#### [Work order]
Your task is to reproduce exactly the lines from the line with "order: Artiodactyla" through the end of the records below.

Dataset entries
_ _ _ _
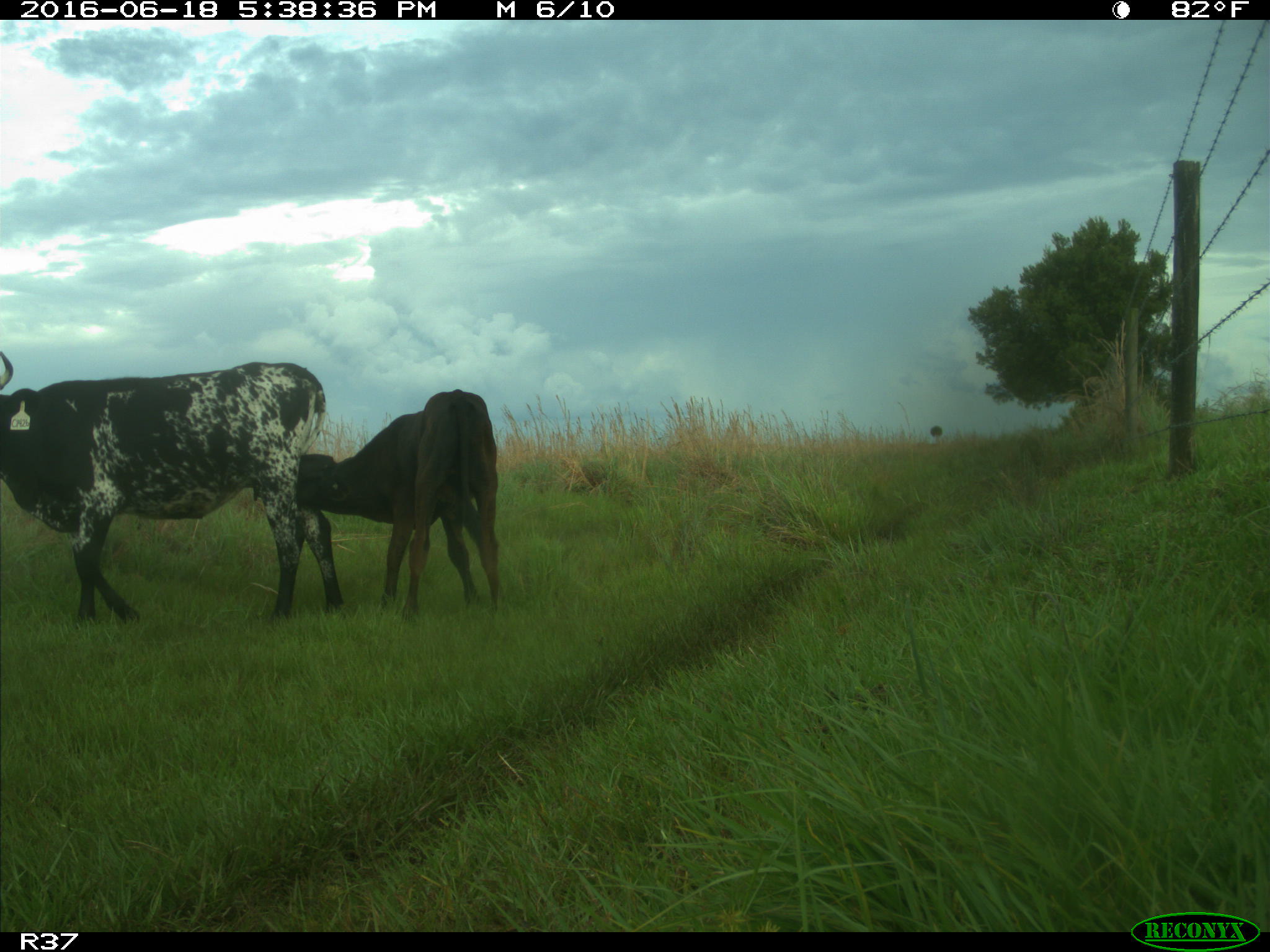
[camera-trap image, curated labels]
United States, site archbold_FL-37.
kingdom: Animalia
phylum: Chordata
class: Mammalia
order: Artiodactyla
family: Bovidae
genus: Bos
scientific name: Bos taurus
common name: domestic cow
_ _ _ _
#### [Task output]
order: Artiodactyla
family: Bovidae
genus: Bos
scientific name: Bos taurus
common name: domestic cow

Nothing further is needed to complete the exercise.